Tout consommateur aime faire ses propres choix, savoir qu’il forme son opinion et ses préférences en filtrant les messages publicitaires qu’il reçoit. L’individualisme américain va au-delà et exige que le gouvernement ne filtre pas les messages qu’il peut recevoir, même si les produits annoncés pourraient être nuisibles le consommateur veut recevoir les messages publicitaires pour faire son choix. Cet individualisme est intégral à l’identité américaine, le dit « self-made man », une des personnifications du rêve américain. Cette volonté de faire son propre choix pérennise la publicité des médicaments sur ordonnance. Même avec des publicités d’une minute (publicité pour Boniva © dans cet article), dont la moitié est dédiée à compter les nombreux effets secondaires, le consommateur américain veut faire son propre choix de médicament et surtout de marque.

RELEVÉS PRÉSENTÉS
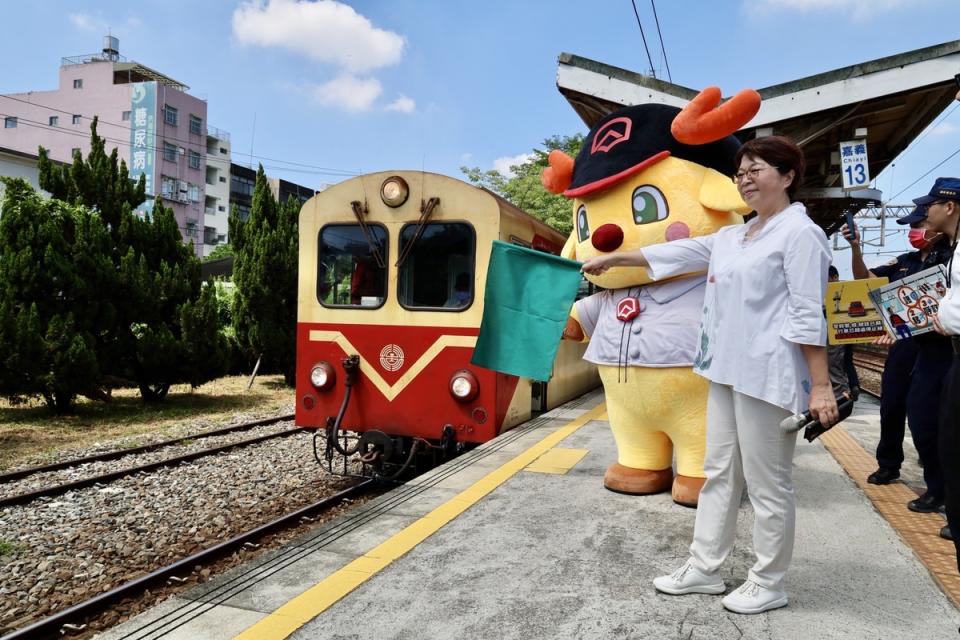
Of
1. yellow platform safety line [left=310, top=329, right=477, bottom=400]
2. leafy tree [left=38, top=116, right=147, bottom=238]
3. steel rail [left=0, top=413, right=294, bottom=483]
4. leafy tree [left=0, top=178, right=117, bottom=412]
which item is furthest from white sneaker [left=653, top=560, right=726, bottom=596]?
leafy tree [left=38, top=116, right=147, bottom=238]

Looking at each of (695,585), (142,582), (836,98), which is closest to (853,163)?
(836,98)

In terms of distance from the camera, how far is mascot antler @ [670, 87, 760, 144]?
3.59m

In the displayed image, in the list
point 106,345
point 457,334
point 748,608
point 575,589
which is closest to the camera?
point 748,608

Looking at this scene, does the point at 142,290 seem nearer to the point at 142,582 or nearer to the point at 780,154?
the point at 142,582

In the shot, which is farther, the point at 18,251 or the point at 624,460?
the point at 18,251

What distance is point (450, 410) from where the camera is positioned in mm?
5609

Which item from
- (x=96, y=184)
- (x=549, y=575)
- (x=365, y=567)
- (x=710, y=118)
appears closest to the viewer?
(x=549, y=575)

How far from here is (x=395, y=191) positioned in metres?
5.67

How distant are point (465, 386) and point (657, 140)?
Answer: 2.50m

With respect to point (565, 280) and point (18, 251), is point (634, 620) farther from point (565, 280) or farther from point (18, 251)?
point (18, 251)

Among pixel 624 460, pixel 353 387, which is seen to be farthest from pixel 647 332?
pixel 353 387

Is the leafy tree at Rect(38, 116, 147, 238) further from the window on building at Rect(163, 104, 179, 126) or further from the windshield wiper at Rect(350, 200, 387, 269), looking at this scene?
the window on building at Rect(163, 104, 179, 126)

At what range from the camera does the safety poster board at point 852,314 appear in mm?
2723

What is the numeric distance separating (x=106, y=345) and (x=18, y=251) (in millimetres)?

...

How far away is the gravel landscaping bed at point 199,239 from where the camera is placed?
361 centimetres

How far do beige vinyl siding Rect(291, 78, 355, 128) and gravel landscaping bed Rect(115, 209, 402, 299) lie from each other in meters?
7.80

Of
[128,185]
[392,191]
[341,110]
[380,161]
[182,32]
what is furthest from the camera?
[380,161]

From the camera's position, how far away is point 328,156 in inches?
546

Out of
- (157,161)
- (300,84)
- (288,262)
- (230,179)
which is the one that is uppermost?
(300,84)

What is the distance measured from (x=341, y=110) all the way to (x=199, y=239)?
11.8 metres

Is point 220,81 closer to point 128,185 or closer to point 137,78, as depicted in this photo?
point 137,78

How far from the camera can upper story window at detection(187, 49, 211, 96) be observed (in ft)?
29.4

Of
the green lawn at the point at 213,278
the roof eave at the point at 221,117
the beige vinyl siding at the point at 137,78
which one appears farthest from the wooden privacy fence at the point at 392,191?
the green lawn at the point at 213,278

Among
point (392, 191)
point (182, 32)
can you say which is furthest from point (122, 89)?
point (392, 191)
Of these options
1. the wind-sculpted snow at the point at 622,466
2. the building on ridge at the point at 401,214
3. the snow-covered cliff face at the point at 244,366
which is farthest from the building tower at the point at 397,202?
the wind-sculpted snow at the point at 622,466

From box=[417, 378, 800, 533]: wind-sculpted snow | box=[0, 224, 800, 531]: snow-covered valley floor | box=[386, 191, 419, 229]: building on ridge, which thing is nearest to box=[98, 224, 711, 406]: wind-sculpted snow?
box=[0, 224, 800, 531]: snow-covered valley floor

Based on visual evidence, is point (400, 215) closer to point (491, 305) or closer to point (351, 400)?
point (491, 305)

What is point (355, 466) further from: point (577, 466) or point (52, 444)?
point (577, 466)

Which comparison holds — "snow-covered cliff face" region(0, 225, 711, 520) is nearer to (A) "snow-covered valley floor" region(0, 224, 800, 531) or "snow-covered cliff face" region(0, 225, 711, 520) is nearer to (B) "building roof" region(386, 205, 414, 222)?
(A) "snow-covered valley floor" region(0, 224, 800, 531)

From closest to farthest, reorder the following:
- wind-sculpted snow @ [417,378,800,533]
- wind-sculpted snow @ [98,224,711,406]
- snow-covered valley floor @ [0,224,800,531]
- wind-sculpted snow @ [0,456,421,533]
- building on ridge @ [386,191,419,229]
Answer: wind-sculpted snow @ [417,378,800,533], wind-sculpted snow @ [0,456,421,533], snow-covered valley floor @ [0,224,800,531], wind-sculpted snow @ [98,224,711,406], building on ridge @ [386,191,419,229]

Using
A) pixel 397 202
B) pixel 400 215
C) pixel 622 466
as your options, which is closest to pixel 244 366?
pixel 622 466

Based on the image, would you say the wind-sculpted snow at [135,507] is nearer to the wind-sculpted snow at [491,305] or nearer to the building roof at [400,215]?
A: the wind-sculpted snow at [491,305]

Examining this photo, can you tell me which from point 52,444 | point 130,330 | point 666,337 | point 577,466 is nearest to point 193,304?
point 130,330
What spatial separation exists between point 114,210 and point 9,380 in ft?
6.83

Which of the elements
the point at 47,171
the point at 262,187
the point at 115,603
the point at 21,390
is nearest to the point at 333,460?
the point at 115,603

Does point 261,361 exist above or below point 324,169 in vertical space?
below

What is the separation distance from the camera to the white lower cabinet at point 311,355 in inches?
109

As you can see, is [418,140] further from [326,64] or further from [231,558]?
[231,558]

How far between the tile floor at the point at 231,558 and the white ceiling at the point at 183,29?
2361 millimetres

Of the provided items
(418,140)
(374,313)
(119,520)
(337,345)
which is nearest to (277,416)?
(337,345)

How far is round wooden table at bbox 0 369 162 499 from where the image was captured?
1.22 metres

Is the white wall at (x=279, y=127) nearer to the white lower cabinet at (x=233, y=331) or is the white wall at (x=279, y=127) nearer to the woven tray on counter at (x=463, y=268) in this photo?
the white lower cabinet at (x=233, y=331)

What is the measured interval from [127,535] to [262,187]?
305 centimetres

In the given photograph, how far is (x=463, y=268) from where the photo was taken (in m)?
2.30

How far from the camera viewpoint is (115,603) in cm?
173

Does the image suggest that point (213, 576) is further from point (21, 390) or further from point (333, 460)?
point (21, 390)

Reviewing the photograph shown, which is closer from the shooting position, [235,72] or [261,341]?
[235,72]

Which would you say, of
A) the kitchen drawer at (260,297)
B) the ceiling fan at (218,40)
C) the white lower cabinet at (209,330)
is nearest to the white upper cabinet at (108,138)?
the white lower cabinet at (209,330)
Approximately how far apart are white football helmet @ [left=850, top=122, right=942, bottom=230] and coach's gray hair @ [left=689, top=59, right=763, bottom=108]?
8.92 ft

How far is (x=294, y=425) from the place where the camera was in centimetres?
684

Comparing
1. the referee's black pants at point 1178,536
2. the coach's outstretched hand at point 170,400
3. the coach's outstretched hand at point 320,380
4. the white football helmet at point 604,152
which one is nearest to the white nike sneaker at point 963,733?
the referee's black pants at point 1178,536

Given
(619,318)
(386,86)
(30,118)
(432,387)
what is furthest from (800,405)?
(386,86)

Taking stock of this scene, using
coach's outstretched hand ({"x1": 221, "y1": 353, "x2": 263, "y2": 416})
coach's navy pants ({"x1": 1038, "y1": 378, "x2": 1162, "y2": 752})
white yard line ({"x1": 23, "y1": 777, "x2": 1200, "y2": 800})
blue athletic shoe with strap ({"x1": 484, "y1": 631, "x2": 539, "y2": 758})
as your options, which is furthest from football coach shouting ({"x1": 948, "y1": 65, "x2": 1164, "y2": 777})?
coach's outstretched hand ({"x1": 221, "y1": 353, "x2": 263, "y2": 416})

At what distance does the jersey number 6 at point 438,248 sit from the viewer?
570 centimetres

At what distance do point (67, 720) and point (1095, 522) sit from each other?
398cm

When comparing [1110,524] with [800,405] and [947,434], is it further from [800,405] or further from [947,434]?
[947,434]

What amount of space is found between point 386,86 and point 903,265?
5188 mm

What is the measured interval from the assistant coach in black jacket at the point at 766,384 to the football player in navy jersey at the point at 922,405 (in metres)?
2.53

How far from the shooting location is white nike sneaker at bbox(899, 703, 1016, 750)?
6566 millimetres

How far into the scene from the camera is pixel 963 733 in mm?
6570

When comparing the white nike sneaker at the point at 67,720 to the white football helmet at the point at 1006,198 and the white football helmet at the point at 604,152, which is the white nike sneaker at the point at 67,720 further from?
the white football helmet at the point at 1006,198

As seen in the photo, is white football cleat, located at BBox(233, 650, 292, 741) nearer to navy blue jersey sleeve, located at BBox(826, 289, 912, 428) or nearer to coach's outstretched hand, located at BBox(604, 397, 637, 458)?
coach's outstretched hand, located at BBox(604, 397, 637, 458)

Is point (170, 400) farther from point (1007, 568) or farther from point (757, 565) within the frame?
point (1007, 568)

CONSIGNE DE TRAVAIL A
Dans l'extrait sur l'individualisme américain et la publicité des médicaments, quelle part d'une publicité d'une minute est consacrée à l'énumération des effets secondaires ?
CONSIGNE DE TRAVAIL B
Rédigez la suite de l'extrait sur l'individualisme américain et la publicité des médicaments, en reprenant après sa dernière phrase.

RÉPONSE FINALE A
La moitié.

RÉPONSE FINALE B
La marque de médicaments
En annonçant un produit comme étant « de marque » plutôt que générique, il y a un certain besoin de validation par rapport à soi-même que l’annonceur crée chez le consommateur. C’est pour ceci que le même pull peut coûter 20€ ou 100€ en fonction de la marque, et pourquoi le consommateur est prêt à payer un prix plus élevé pour rationaliser son achat. Or, ce concept peut très bien être appliqué aux médicaments et c’est pour cela que ceux qui ont fait l’objet d’une publicité directement auprès du consommateur sont plus chers que les médicaments génériques. Vicodin ©, Prozac ©, Adderall ©, Lunesta ©, Lipitor ©, Abilify © et tant d’autres sont des noms commerciaux pharmaceutiques bien connus aux Etats-Unis. Pourtant ce sont des médicaments assez forts : de l’hydrocodone, des amphétamines et d’autres substances qui se vendraient moins si elles étaient annoncées comme telles. C’est donc le positionnement qui fait le succès de ces marques ; souvent, les publicités font des déclarations telles que « n’est pas disponible en générique » (publicité Lipitor ©dans cet article) pour établir leur supériorité par rapport aux médicaments qui ont dépassé leur brevet et sont donc moins cher mais ont le même effet.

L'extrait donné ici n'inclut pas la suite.